The participants were randomly allocated to either the Consensus condition (n = 1,050) or Control condition (n = 1,051) in wave 0. In the Consensus condition, they were provided with a summary of the survey among medical doctors, including three charts that displayed the distribution of doctors’ responses regarding their trust in the vaccines, willingness to get vaccinated themselves and intentions to recommend the vaccine to patients. In the Control condition, the participants did not receive any information about the survey of medical doctors and only filled the regular part of the longitudinal survey.

In all 12 waves, we asked whether respondents got vaccinated against COVID-19. The main outcome variable ‘vaccinated’ is equal to one if the respondent reported having obtained at least one dose of a vaccine against COVID-19. We also elicited prior beliefs on the views of doctors about the vaccines in wave 0 shortly before the information intervention, and posterior beliefs in wave 1 2 weeks afterwards.

Extended Data Table 1 and Supplementary Table 3 show no systematic differences in the set of baseline characteristics pre-registered as control variables. Nevertheless, because the randomization was not stratified on baseline covariates, there are random imbalances in some covariates, as expected. Some of the larger differences are for variables not included in the set of pre-registered control variables. Specifically, before the intervention, compared to participants in the Control condition, the individuals in the Consensus condition were slightly less likely to be vaccinated themselves (standardized mean difference (SMD) = 0.069), and expected a smaller percentage of doctors to trust the vaccine (SMD = 0.072) or to intend to get vaccinated (SMD = 0.090).

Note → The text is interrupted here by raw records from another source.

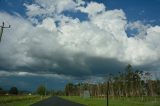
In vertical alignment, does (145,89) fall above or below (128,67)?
below

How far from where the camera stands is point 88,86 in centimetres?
19825

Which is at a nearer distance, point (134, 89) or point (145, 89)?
point (134, 89)

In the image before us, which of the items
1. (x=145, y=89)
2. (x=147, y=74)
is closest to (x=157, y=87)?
(x=145, y=89)

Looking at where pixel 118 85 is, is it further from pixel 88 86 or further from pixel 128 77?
pixel 88 86

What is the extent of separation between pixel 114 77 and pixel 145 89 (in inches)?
715

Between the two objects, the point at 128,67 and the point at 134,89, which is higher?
the point at 128,67

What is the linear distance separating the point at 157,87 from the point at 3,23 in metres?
122

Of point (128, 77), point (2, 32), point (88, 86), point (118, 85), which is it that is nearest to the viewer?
point (2, 32)

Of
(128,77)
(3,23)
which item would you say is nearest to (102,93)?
(128,77)

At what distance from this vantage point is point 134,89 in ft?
468

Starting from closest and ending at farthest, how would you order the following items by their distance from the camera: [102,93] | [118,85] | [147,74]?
[147,74]
[118,85]
[102,93]

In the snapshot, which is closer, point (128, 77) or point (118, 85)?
point (128, 77)

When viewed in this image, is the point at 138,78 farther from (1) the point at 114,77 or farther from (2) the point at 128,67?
(1) the point at 114,77

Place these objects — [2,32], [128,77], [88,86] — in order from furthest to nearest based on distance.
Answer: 1. [88,86]
2. [128,77]
3. [2,32]
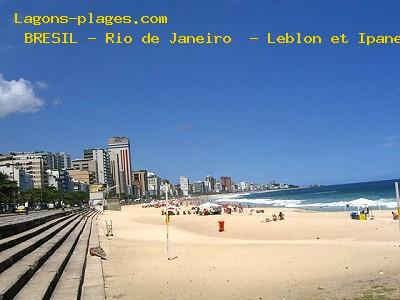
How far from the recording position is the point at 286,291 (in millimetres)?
9352

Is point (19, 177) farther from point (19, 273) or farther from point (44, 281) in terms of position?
point (19, 273)

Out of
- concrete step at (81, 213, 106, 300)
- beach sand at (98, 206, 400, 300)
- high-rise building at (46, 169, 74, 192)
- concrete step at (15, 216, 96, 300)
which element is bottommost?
beach sand at (98, 206, 400, 300)

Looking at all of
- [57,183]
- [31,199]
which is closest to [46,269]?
[31,199]

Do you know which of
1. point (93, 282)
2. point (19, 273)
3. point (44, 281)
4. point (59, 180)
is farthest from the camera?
point (59, 180)

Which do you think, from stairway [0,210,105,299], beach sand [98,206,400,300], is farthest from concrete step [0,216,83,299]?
beach sand [98,206,400,300]

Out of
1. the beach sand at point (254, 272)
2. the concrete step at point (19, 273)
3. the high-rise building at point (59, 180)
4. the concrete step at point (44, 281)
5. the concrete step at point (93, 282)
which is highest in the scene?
the high-rise building at point (59, 180)

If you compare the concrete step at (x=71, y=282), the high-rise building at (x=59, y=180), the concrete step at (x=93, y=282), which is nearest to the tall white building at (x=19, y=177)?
the high-rise building at (x=59, y=180)

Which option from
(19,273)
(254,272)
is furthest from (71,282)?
(254,272)

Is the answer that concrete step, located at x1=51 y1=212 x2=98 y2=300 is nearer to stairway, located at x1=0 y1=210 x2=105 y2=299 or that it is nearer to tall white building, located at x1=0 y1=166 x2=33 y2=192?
stairway, located at x1=0 y1=210 x2=105 y2=299

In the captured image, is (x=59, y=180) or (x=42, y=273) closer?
(x=42, y=273)

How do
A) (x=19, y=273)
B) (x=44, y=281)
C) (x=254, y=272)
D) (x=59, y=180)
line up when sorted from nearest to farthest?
(x=19, y=273) → (x=44, y=281) → (x=254, y=272) → (x=59, y=180)

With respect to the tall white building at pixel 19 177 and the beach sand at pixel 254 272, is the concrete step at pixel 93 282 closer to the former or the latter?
the beach sand at pixel 254 272

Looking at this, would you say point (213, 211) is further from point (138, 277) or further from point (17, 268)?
point (17, 268)

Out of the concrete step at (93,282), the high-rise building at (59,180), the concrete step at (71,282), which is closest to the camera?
the concrete step at (71,282)
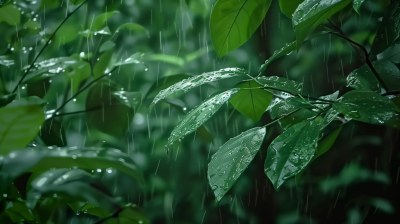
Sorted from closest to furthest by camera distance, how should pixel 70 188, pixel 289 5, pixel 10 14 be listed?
pixel 70 188, pixel 289 5, pixel 10 14

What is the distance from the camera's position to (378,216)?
129cm

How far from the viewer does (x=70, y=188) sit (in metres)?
0.43

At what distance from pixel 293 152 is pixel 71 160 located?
25 cm

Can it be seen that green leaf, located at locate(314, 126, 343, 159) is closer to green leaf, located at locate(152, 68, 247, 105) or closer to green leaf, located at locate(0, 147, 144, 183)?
green leaf, located at locate(152, 68, 247, 105)

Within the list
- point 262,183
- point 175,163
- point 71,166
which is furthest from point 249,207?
point 71,166

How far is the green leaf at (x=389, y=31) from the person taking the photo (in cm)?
74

As these three variables are highly predictive of vaccination uptake, we report two main regression specifications: (1) with the pre-registered set of control variables, and (2) with control variables selected by the LASSO procedure29. To document robustness, we also report estimates with no control variables and with alternative sets of control variables.

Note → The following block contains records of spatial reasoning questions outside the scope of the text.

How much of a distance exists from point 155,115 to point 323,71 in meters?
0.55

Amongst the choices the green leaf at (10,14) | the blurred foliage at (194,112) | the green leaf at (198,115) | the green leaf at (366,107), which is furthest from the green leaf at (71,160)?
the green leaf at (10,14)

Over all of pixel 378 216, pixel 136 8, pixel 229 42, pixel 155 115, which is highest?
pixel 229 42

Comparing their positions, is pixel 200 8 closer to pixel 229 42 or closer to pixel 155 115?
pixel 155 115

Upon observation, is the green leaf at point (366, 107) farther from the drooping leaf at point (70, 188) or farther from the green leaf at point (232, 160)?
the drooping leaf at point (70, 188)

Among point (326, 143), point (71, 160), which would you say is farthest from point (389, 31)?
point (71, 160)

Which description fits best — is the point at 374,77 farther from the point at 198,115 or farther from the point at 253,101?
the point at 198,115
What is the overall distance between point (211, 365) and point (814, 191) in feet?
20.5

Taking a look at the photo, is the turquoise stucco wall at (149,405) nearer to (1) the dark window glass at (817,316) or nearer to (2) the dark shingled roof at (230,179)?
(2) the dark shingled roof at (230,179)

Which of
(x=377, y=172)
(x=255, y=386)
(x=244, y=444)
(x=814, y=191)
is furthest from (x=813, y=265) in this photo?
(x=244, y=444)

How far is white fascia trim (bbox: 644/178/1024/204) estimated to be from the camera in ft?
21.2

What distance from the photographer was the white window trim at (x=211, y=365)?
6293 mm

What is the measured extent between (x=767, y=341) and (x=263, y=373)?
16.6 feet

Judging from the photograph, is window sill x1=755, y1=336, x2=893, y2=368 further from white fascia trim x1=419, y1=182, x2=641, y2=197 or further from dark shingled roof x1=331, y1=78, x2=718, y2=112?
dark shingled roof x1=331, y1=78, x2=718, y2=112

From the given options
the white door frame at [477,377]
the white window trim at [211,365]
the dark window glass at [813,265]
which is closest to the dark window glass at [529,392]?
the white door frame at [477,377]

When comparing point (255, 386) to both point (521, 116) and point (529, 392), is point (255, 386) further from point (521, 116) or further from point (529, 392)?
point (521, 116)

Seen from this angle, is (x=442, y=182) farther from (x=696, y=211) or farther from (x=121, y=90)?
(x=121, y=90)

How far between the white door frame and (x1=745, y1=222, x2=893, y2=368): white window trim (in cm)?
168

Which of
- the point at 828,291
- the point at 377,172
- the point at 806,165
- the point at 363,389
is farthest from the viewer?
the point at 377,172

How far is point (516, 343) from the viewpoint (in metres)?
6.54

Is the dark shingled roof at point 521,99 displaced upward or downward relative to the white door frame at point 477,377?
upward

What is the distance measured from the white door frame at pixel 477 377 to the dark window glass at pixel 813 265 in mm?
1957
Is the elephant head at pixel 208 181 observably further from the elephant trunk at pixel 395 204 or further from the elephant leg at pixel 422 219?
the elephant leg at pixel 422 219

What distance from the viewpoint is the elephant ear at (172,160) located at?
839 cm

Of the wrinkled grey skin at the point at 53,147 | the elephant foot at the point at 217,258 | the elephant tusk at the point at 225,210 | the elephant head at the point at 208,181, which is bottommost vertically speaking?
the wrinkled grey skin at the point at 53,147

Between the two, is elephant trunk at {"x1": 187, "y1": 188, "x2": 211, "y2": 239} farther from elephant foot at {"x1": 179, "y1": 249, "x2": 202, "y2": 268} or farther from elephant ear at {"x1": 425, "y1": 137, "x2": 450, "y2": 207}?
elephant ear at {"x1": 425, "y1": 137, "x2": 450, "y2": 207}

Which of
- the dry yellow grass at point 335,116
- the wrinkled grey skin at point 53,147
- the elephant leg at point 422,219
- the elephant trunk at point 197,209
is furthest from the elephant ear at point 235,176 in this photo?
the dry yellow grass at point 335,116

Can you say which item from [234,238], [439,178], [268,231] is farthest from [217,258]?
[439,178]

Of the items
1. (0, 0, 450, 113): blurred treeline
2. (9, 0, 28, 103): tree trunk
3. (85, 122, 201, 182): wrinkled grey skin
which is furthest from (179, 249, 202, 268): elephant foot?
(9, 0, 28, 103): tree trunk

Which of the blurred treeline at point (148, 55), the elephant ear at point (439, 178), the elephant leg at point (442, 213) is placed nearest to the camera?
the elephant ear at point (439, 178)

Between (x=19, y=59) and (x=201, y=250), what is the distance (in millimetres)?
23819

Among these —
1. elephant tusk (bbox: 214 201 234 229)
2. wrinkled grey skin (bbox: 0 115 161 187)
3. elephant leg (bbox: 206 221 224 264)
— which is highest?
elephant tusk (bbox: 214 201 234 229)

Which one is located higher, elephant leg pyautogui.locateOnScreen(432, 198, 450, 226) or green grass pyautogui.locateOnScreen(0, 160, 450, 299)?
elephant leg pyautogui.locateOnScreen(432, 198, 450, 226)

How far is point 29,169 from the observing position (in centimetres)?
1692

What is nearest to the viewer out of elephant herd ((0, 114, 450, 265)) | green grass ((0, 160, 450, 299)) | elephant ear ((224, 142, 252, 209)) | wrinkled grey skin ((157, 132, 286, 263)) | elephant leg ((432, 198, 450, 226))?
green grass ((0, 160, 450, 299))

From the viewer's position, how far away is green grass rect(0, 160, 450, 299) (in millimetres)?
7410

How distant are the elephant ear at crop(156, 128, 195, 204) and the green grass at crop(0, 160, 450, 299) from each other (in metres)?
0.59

Misperceptions about doctors’ views

To quantify misperceptions about the views of doctors on COVID-19 vaccines, we compared the prior beliefs of participants about doctors’ views, measured before the intervention, with the actual views of the doctors from the CMC survey. We found strong evidence of misperceptions. The average, median and modal guesses are that 57%, 60% and 50% of doctors, respectively, want to be vaccinated (Fig. 2a), whereas in reality 90% of doctors do. The average, median and modal guesses about the percentage of doctors who trust the vaccines are 61%, 62% and 50%, respectively (Fig. 2b), whereas in practice 89% of doctors report trusting the vaccines. A vast majority of participants underestimate the percentage of doctors who want to be vaccinated (90%) and those who trust the vaccines (88%).

figure 2
Fig. 2: Perceptions of doctors’ views on COVID-19 vaccines.

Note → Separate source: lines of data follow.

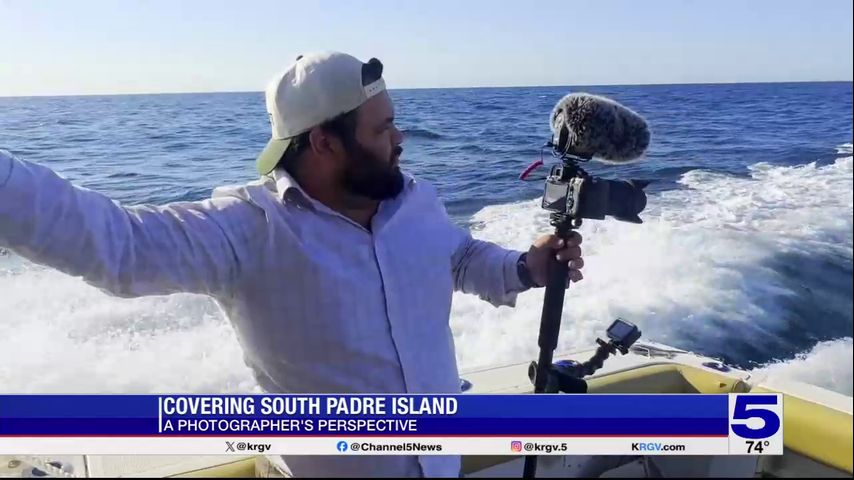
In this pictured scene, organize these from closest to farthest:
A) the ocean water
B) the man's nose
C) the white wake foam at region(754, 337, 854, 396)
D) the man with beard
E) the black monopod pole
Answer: the man with beard, the man's nose, the black monopod pole, the white wake foam at region(754, 337, 854, 396), the ocean water

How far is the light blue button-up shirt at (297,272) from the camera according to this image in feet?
2.89

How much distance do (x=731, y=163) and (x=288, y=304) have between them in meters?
5.66

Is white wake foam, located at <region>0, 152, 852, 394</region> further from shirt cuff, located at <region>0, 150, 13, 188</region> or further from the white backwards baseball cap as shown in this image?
shirt cuff, located at <region>0, 150, 13, 188</region>

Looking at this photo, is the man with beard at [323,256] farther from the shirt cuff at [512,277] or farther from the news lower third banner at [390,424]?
the shirt cuff at [512,277]

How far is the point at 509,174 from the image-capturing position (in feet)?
15.6

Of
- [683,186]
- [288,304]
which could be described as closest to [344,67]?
[288,304]

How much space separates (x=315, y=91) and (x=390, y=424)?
1.64 ft

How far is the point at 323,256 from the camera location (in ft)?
3.32

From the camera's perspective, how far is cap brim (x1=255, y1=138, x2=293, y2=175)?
1.07 metres

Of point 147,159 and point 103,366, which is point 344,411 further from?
point 147,159

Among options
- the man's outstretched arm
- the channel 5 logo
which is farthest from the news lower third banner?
the man's outstretched arm

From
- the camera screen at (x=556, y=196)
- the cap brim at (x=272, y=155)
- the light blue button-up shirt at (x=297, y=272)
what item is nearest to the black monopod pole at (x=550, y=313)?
the camera screen at (x=556, y=196)

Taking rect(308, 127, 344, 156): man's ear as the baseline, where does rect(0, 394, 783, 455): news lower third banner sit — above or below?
below

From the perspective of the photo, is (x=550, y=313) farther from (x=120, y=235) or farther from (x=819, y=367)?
(x=819, y=367)
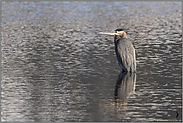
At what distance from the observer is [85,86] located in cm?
1182

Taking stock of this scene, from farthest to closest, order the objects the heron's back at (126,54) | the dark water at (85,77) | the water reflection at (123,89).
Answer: the heron's back at (126,54) < the water reflection at (123,89) < the dark water at (85,77)

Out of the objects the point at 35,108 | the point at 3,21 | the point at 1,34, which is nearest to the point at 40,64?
the point at 35,108

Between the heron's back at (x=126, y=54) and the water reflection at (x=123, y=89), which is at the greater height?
the heron's back at (x=126, y=54)

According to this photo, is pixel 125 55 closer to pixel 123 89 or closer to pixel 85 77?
pixel 85 77

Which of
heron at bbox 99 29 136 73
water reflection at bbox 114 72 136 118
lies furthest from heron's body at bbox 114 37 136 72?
water reflection at bbox 114 72 136 118

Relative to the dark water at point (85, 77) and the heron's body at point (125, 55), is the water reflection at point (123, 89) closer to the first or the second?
the dark water at point (85, 77)

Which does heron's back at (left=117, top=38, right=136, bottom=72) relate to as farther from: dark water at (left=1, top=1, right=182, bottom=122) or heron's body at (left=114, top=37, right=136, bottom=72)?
dark water at (left=1, top=1, right=182, bottom=122)

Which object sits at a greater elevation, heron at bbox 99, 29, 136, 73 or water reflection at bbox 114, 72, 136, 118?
heron at bbox 99, 29, 136, 73

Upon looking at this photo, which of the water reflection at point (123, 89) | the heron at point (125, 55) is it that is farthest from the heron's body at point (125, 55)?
the water reflection at point (123, 89)


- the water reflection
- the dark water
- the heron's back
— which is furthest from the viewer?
the heron's back

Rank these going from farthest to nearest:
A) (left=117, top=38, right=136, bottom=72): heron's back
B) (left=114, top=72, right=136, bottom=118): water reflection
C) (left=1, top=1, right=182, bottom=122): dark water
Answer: (left=117, top=38, right=136, bottom=72): heron's back < (left=114, top=72, right=136, bottom=118): water reflection < (left=1, top=1, right=182, bottom=122): dark water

The distribution of beliefs reveals that the large underestimation does not originate in two distinct groups of participants holding opposite views of the medical consensus—one group thinking that most doctors have positive views about the vaccines and the other group thinking that most doctors are skeptical about them. Instead, most people expect a wide diversity of attitudes across individual doctors. Of participants, 81% believe that the percentage of doctors who want to be vaccinated is between 20% and 80%. For beliefs about doctors’ trust in the vaccines, this number is 76%. Furthermore, these misperceptions are widespread across all demographic groups based on age, gender, education, income and geographical regions (Supplementary Table 4).

We found several intuitive descriptive patterns that increase confidence in our measures of beliefs. First, beliefs about the vaccination intentions of doctors and their trust in the vaccines are strongly positively correlated (r(2,099) = 0.60, P < 0.001). Second, beliefs about doctor’s trust and vaccination intentions are highly predictive of respondents’ own intentions and uptake (Supplementary Table 4). In the next sub-section, we explore whether this relationship is causal. Third, in Supplementary Fig. 1, we show that misperceptions about the doctor’s views are unlikely to arise due to the inattention of participants to the questions. The results are very similar when we excluded the 4% of participants who did not pass all of the attention checks embedded in the survey, and when we excluded the 10% of participants with the shortest response times.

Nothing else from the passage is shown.